I suggest this because the css for programmeheading is very generic

.programmeheading {
    color: #ffffff;
    font-size: 2.2em;
    font-weight: normal;
}

so it's possible they might use it elsewhere in the future which might then mess up the list counter.

I did wonder about the anchoring, as ideally it would be better to anchor on something more specific. I will look into trying to anchor on something a bit more specific as well, so hopefully the back-up method will be a bit more robust than it is right now.

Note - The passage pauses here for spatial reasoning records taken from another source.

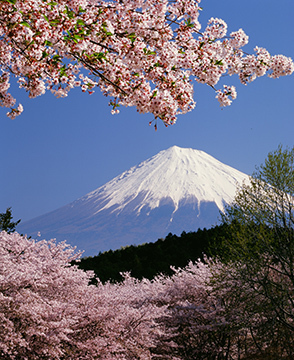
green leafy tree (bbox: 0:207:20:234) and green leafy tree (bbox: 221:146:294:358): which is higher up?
Answer: green leafy tree (bbox: 0:207:20:234)

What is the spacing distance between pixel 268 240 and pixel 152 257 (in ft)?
47.2

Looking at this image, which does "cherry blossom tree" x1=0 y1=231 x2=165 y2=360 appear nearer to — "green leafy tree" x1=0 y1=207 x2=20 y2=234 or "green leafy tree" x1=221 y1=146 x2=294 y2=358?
"green leafy tree" x1=221 y1=146 x2=294 y2=358

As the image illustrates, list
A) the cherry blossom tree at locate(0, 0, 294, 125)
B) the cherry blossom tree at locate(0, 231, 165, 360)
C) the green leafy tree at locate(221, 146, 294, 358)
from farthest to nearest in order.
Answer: the green leafy tree at locate(221, 146, 294, 358) < the cherry blossom tree at locate(0, 231, 165, 360) < the cherry blossom tree at locate(0, 0, 294, 125)

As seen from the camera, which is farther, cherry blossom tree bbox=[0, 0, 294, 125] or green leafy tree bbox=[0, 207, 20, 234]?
green leafy tree bbox=[0, 207, 20, 234]

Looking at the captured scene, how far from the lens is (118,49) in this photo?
5.80 metres

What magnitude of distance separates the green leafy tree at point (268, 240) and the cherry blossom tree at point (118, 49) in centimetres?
895

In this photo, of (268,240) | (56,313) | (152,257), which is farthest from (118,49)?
(152,257)

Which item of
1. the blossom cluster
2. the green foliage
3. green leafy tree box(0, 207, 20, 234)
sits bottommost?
the blossom cluster

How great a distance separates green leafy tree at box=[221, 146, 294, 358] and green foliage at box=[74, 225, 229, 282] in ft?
25.1

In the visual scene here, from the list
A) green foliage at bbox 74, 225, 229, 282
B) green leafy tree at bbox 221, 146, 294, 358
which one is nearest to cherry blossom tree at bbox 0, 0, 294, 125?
green leafy tree at bbox 221, 146, 294, 358

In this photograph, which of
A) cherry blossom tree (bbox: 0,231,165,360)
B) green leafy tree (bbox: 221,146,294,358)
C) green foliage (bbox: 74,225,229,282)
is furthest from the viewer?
green foliage (bbox: 74,225,229,282)

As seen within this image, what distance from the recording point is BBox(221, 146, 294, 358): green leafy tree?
1386 centimetres

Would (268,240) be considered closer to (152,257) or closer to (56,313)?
(56,313)

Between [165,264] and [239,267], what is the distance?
11.0 metres
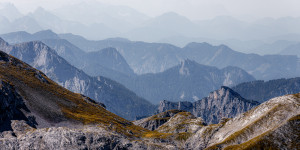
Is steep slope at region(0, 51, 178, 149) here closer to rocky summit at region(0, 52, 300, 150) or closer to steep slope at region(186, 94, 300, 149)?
rocky summit at region(0, 52, 300, 150)

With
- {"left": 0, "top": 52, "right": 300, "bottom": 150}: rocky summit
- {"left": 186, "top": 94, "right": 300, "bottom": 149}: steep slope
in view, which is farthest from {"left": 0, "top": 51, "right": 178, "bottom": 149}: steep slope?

honir commented 3 years ago

TOL: a possible approach might be to store the option tags (from the first page download, and anchored within the "select name=ch" for safety) in an array and use that for the rest of the program run. Dunno...that might be a sledgehammer...?

mkbloke commented 3 years ago

TOL: a possible approach might be to store the option tags (from the first page download, and anchored within the "select name=ch" for safety) in an array and use that for the rest of the program run. Dunno...that might be a sledgehammer...?

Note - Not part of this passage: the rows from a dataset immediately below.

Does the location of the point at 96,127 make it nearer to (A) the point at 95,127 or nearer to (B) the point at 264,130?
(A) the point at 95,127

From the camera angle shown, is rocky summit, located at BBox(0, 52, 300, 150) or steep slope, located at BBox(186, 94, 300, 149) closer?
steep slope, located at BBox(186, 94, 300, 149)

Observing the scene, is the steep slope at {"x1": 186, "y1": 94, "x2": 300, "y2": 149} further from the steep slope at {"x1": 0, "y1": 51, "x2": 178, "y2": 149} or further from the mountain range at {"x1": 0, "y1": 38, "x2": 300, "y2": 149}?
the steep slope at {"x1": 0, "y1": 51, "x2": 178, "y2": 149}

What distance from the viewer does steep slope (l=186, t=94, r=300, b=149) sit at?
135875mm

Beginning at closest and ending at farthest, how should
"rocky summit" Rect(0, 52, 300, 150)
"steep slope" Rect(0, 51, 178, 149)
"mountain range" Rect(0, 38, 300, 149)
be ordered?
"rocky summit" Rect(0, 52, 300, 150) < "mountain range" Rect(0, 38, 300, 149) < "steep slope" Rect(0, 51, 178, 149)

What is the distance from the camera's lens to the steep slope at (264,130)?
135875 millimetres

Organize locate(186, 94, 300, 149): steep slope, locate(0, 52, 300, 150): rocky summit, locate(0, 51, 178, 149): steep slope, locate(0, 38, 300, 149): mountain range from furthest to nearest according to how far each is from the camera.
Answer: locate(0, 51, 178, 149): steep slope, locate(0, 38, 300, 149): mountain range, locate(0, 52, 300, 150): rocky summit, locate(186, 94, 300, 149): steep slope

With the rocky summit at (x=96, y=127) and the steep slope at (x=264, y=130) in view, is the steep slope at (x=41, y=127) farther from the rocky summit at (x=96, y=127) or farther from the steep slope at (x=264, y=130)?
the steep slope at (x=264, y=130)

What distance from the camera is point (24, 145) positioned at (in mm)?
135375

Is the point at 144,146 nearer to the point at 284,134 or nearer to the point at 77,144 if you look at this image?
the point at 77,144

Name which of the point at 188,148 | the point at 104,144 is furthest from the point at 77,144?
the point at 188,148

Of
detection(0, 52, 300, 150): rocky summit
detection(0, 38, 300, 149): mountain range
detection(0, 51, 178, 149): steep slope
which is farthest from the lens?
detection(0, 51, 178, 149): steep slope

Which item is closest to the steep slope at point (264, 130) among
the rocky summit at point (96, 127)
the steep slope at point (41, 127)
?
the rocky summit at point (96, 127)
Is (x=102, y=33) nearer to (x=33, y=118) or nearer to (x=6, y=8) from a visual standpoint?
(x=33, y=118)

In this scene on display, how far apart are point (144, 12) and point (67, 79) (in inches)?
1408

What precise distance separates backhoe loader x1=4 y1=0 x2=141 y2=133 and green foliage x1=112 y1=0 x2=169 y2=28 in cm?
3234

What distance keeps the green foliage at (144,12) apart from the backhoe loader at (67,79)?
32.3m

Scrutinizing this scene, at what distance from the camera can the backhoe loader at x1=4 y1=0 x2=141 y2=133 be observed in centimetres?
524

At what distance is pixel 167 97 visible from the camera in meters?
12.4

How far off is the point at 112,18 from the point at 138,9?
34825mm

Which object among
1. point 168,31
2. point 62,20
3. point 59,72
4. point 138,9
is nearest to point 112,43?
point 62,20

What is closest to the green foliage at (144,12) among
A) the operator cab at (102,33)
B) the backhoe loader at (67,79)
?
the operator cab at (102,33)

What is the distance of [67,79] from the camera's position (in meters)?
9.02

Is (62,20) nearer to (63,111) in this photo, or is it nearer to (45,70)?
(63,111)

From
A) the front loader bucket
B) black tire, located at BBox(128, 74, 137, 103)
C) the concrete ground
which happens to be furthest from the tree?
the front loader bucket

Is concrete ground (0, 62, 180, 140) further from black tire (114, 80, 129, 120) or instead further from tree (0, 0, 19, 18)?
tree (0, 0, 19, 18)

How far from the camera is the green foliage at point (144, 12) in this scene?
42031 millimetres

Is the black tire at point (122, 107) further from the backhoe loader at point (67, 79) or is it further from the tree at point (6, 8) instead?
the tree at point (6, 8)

That could work. I guess it would be necessary to consider the possibility of missing options in the first channel listings request and do something about it though. I used a sledgehammer approach in my first attempt at fixing this:

                # Fetch the page
                #   my $tree = XMLTV::Get_nice::get_nice_tree($url);
                my $tree = undef;
                my $channelname = undef;
                my $maxretry = 5;

                # Retry on invalid data
                for (my $retry = 1; $retry <= $maxretry; $retry++) {
                    $tree = fetch_url($url);
                    $channelname = $tree->look_down('_tag' => 'option', 'value' => $channel_id) if defined $tree;
                    last if defined $channelname;

                    print STDERR "Channel data not found, retrying URL: $url (attempt $retry of $maxretry) \n";
                    my $cache_filename = HTTP::Cache::Transparent::_urlhash($url);
                    $conf->{cachedir}->[0] =~ /\/$/ or $cache_filename = "/$cache_filename";
                    unlink $conf->{cachedir}->[0] . $cache_filename;
                    print STDERR "Deleted cache file: " . $conf->{cachedir}->[0] . $cache_filename . "\n";
                }
                # $tree->dump; exit;

                # Scrub the page

:-)

mkbloke commented 3 years ago

OK, so I've gone with the suggestion in your first comment. The most recent push:

What do you think?

mkbloke commented 3 years ago

https://travis-ci.org/github/XMLTV/xmltv/jobs/748836560 https://travis-ci.org/github/XMLTV/xmltv/jobs/749308909

Hmm, how to give Travis a good kicking? :-)

mkbloke commented 3 years ago

Any thoughts on the latest code, @honir? Also, why the Travis failures for builds on CentOS8?

Cheers.

Edit: Just to add, I've been using the most recently pushed code since I pushed it and it appears to be working very well - 5 full days (10 runs in total) that have all exited with 0 on the first try.

honir commented 3 years ago

Thanks for the code contribution :-)

I've added a method to get the channel names from the first set of 'options' tag it finds (which may not be the first webpage retrieved).